Together, Andrei and Shitznin handcuffed the injured shop owner, then took a computer mouse cable and used it to strangle him, to make him confess where he kept the keys to the safe.
Shitznin and his accomplice then made off with $239,000 in cash and the shop’s security cameras, leaving Gazit unconscious and bleeding on the floor of his shop.
The blow to the head Gazit had sustained resulted in serious head injuries. He was found and taken to hospital, but died 11 days later.
After the robbery, Shitznin left the country, but by tapping the phones of the other suspects in the case, police investigators learned that he planned to return. Shitznin was arrested on his return.
During the trial, the court heard expert testimony from Dr. Razon, the neurosurgeon who treated Gazit after he was rushed to hospital, who described the severity of his injuries.

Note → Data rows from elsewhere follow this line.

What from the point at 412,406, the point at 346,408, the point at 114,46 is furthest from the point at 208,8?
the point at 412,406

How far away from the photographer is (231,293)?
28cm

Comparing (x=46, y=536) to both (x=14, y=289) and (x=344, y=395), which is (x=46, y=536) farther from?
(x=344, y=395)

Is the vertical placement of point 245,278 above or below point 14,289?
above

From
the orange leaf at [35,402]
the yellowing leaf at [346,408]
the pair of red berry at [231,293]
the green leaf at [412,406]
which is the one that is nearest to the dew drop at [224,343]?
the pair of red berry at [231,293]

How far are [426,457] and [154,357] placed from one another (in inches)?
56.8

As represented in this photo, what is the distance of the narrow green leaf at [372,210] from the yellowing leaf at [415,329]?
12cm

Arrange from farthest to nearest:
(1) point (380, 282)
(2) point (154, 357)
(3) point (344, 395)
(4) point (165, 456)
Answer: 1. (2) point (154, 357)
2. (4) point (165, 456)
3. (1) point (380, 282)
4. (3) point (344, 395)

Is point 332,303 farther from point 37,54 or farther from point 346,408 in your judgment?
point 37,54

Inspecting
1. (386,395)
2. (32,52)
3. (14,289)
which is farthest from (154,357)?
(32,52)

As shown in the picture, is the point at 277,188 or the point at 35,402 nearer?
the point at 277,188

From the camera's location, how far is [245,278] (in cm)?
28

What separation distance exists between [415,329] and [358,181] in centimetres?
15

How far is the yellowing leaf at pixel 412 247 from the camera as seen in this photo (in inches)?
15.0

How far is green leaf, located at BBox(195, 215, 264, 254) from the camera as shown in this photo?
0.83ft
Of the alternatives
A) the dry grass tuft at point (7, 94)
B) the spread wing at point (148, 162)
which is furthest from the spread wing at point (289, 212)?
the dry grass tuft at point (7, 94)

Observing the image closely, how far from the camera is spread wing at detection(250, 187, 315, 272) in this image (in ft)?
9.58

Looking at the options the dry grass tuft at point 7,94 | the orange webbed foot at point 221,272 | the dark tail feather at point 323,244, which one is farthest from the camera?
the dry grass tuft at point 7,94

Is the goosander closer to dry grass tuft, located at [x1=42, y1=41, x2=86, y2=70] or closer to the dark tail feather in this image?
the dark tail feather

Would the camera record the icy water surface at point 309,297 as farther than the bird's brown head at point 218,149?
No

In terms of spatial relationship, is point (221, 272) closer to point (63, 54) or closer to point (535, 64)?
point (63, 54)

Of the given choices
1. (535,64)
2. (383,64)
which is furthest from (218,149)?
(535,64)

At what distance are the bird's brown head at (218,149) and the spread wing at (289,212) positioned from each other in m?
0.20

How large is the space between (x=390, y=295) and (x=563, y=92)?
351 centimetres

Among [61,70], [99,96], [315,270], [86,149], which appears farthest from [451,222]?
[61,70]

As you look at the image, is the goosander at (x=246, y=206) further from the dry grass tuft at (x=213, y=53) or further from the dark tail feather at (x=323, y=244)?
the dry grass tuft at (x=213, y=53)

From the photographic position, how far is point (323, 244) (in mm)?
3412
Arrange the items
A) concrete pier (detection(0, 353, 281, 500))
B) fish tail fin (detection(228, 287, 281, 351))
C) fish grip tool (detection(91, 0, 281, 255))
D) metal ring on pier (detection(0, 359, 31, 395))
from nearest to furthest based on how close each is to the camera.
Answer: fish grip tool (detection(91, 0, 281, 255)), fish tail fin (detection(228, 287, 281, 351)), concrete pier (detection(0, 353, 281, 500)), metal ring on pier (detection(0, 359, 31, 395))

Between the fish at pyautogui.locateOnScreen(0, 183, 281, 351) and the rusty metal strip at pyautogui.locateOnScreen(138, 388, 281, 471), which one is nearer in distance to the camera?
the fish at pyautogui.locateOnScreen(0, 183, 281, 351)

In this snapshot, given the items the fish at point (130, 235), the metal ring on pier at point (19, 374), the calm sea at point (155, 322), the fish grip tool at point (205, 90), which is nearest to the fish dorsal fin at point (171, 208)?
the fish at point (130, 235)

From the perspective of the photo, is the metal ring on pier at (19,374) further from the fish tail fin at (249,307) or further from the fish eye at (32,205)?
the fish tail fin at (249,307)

The judges also said they had taken into account the impact statement made by Gazit’s widow. As is standard with criminal trials, the victim’s family are allowed to testify in court regarding how the crime has affected them.
Gazit’s widow told the court that her husband was the orphaned son of Holocaust survivors whose death had caused “the breakdown of his entire family.” Gazit had supported his family financially, and after his death his widow was forced to come out of retirement and return to work as a schoolteacher.